18 Ray Optics

18.1 Syllabus inquiry question

How can light be modelled to predict image formation?

Feynman Insight

From The Feynman Lectures on Physics, Vol I, Chapter 33:

The ray model works because light travels in straight lines in uniform media, and refraction changes those lines in a precise, predictable way.

18.2 Learning Objectives

Apply laws of reflection and refraction.
Use Snell’s law to predict angles.
Apply thin lens equation and magnification.
Distinguish real and virtual images.

18.3 Content

18.3.1 The Ray Model of Light

In ray optics, we model light as straight lines (rays) that travel in uniform media and change direction at boundaries.

→ PROVIDED DATA:
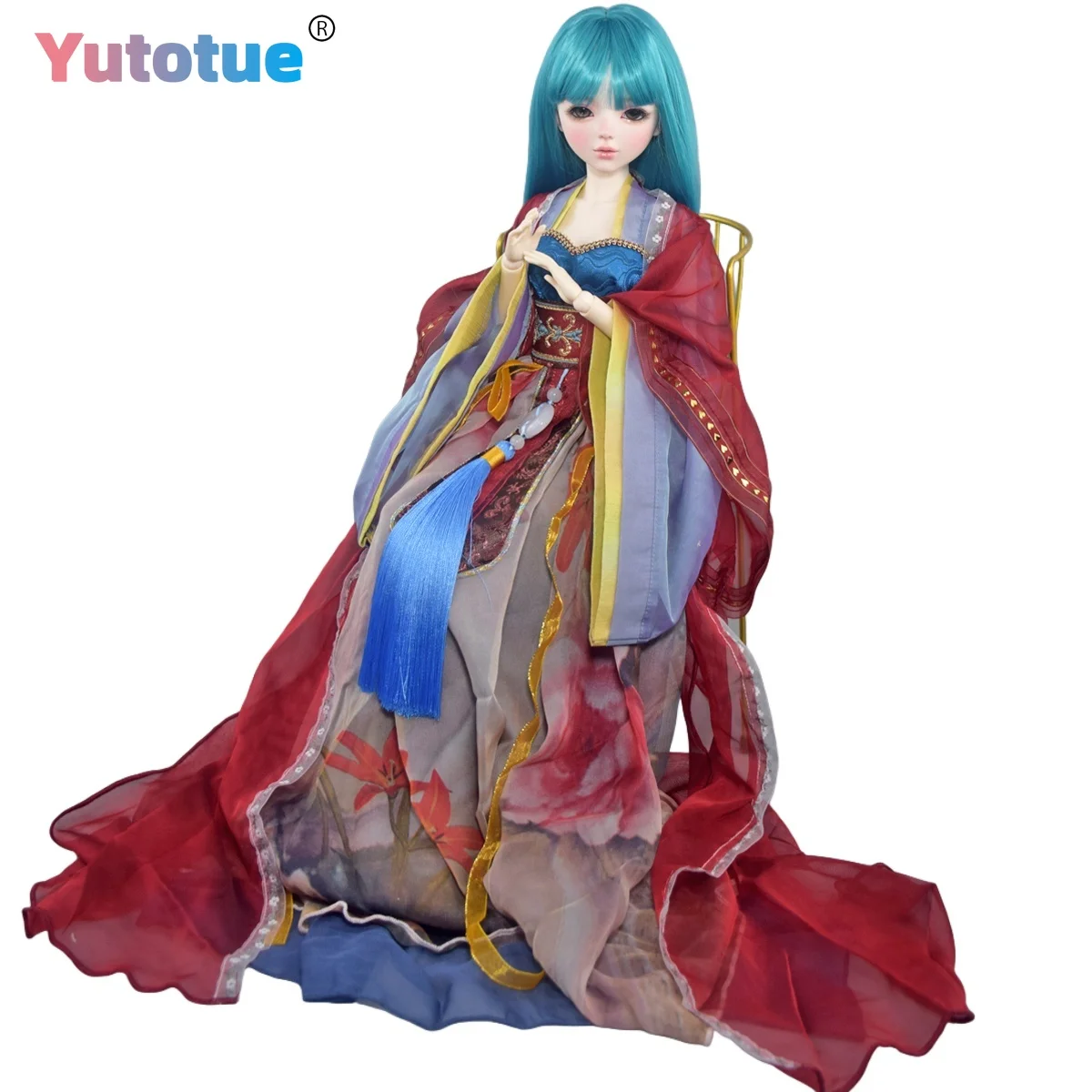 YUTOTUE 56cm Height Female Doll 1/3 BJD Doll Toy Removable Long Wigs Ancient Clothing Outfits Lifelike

---

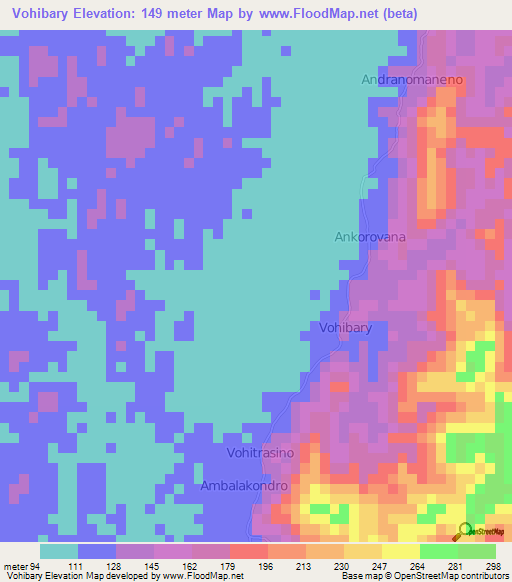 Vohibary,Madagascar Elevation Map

...

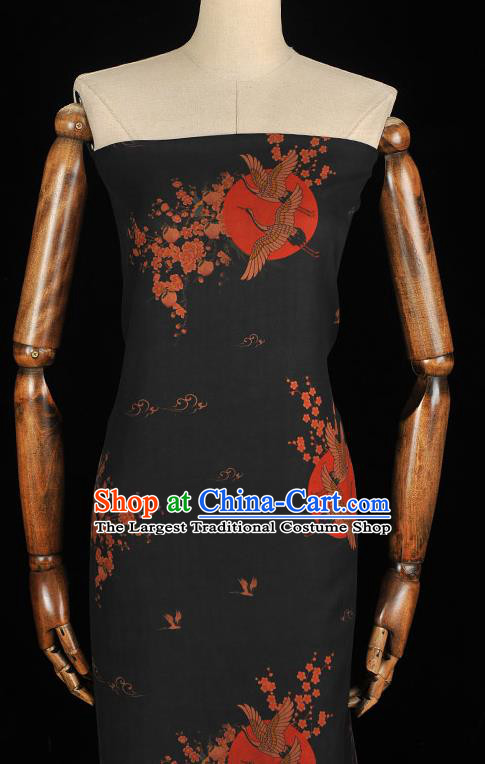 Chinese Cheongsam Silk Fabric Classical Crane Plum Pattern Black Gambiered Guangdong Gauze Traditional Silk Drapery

→ TASK REQUIREMENTS: Copy the ray optics page above word for word, from its first line to its last.

→ COMPLETED TASK:
18 Ray Optics

18.1 Syllabus inquiry question

How can light be modelled to predict image formation?

Feynman Insight

From The Feynman Lectures on Physics, Vol I, Chapter 33:

The ray model works because light travels in straight lines in uniform media, and refraction changes those lines in a precise, predictable way.

18.2 Learning Objectives

Apply laws of reflection and refraction.
Use Snell’s law to predict angles.
Apply thin lens equation and magnification.
Distinguish real and virtual images.

18.3 Content

18.3.1 The Ray Model of Light

In ray optics, we model light as straight lines (rays) that travel in uniform media and change direction at boundaries.